Problem:
In your copy, include no images and return each entry exactly as written.

---------------

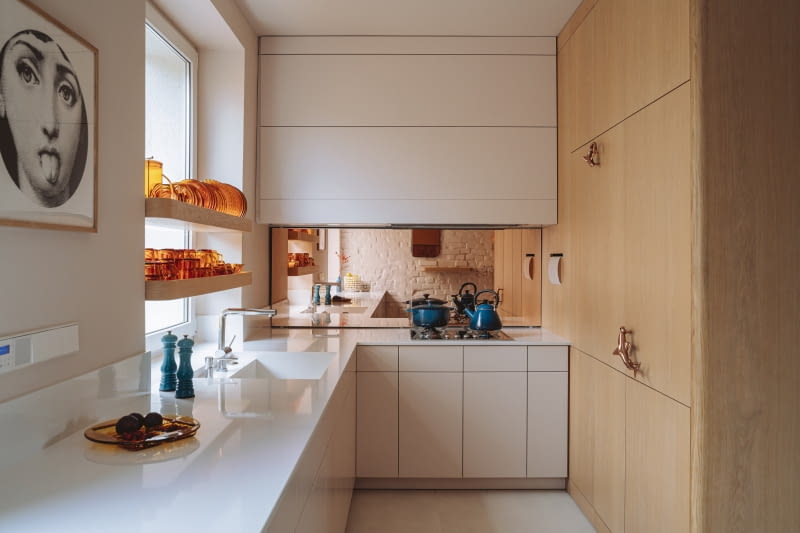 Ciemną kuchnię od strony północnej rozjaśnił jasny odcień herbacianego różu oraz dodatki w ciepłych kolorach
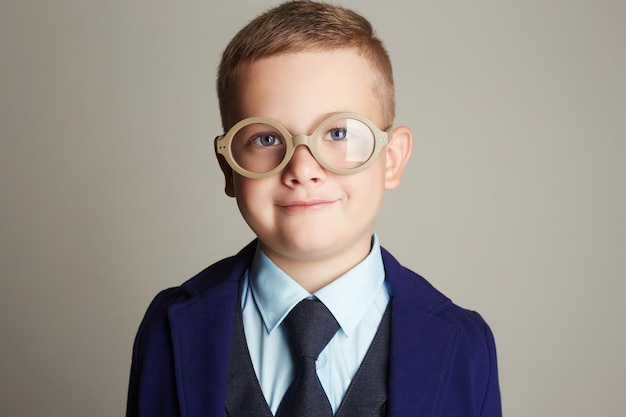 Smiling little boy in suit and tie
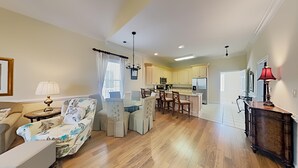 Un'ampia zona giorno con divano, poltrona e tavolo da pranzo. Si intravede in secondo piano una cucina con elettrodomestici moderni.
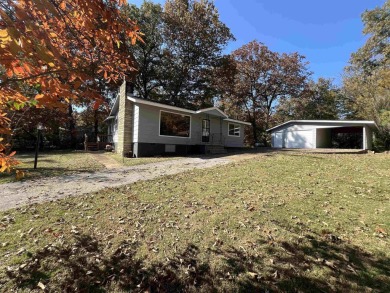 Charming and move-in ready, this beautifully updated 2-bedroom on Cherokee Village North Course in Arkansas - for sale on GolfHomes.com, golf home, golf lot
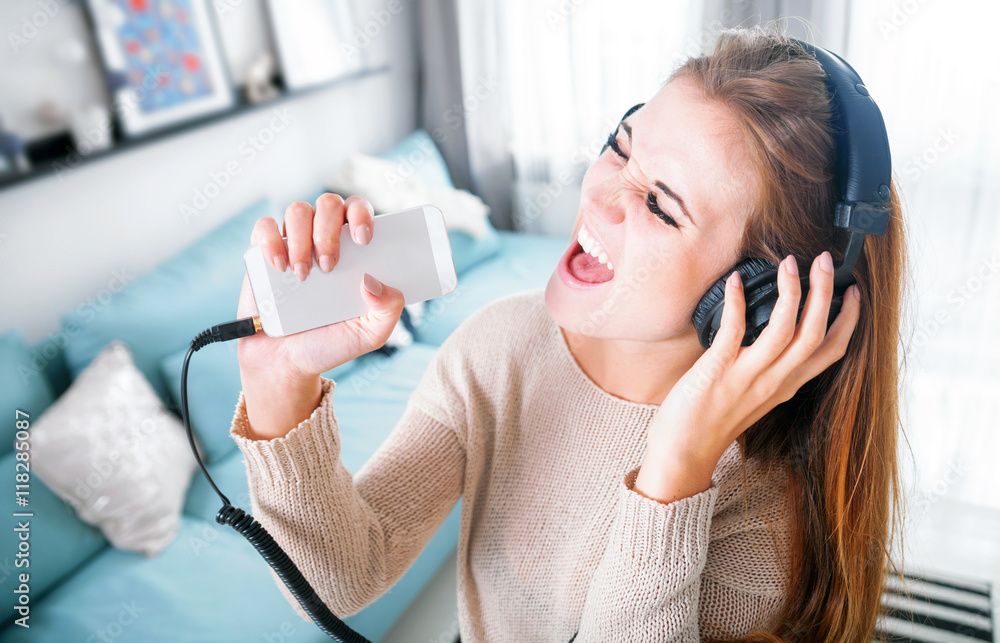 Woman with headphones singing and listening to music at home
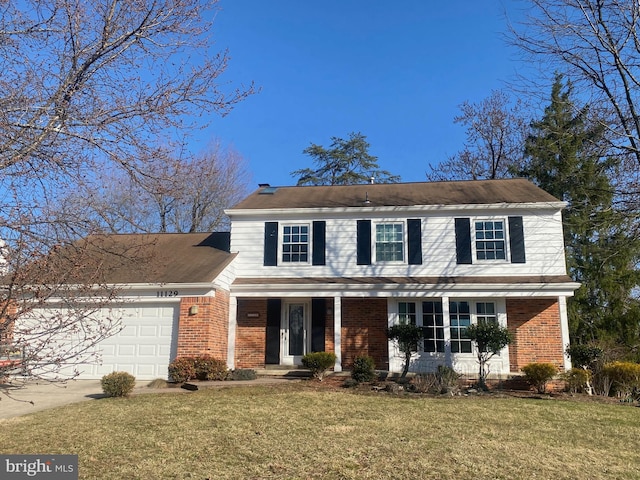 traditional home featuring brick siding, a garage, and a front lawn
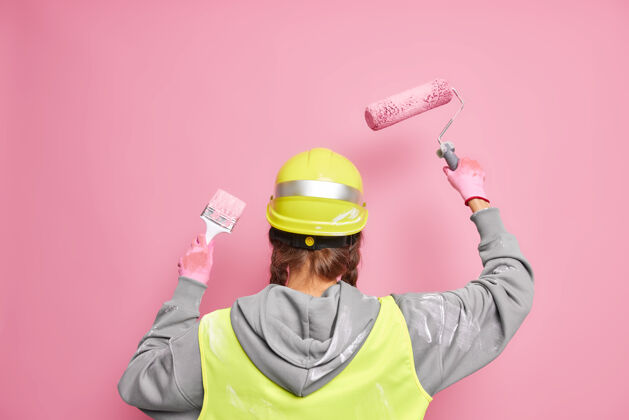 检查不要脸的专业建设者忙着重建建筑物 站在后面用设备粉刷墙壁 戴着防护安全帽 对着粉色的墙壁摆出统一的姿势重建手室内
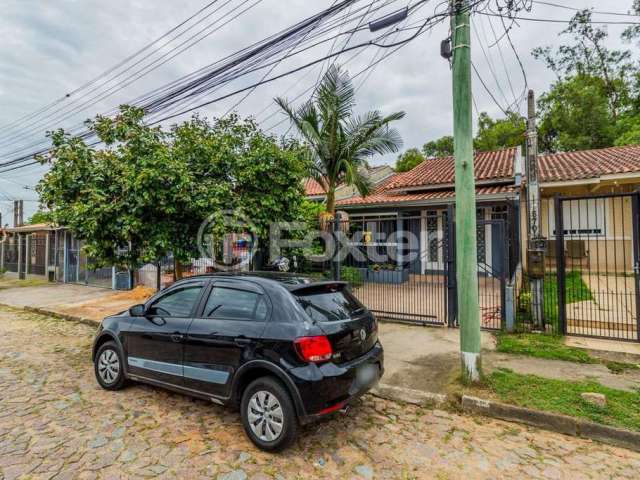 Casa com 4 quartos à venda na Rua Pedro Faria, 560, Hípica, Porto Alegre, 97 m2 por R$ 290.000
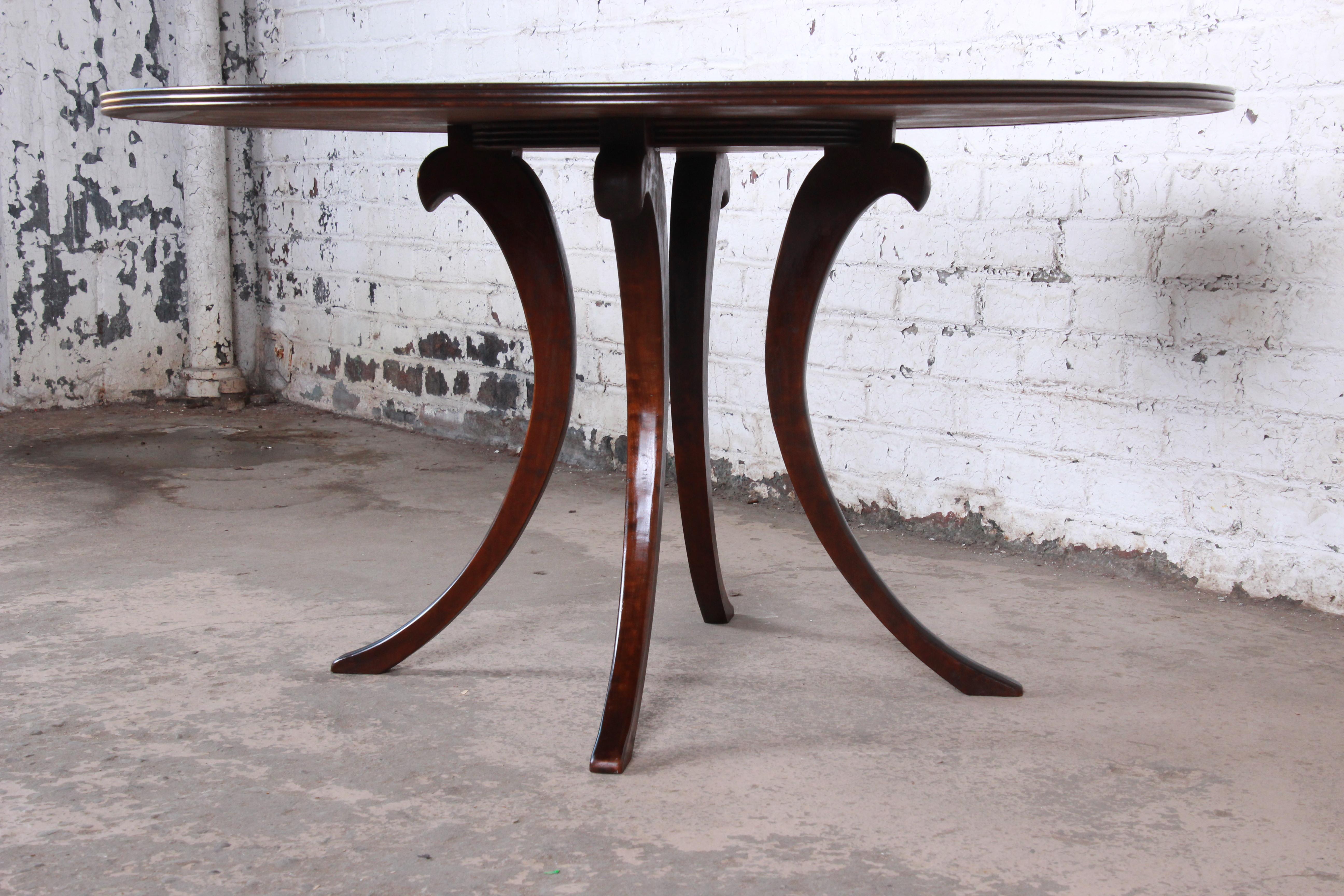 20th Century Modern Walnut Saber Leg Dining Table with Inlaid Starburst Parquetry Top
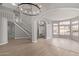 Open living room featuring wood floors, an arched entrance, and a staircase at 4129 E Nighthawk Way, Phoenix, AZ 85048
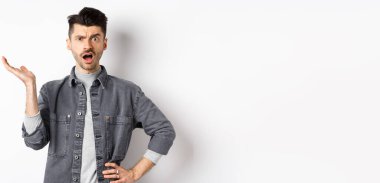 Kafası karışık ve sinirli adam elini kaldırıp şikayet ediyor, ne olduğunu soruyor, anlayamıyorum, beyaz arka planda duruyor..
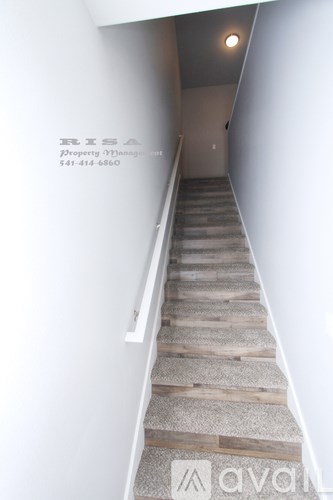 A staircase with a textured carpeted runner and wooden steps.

---------------

Task result:
 Ciemną kuchnię od strony północnej rozjaśnił jasny odcień herbacianego różu oraz dodatki w ciepłych kolorach
 Smiling little boy in suit and tie
 Un'ampia zona giorno con divano, poltrona e tavolo da pranzo. Si intravede in secondo piano una cucina con elettrodomestici moderni.
 Charming and move-in ready, this beautifully updated 2-bedroom on Cherokee Village North Course in Arkansas - for sale on GolfHomes.com, golf home, golf lot
 Woman with headphones singing and listening to music at home
 traditional home featuring brick siding, a garage, and a front lawn
 检查不要脸的专业建设者忙着重建建筑物 站在后面用设备粉刷墙壁 戴着防护安全帽 对着粉色的墙壁摆出统一的姿势重建手室内
 Casa com 4 quartos à venda na Rua Pedro Faria, 560, Hípica, Porto Alegre, 97 m2 por R$ 290.000
 20th Century Modern Walnut Saber Leg Dining Table with Inlaid Starburst Parquetry Top
 Open living room featuring wood floors, an arched entrance, and a staircase at 4129 E Nighthawk Way, Phoenix, AZ 85048
 Kafası karışık ve sinirli adam elini kaldırıp şikayet ediyor, ne olduğunu soruyor, anlayamıyorum, beyaz arka planda duruyor..
 A staircase with a textured carpeted runner and wooden steps.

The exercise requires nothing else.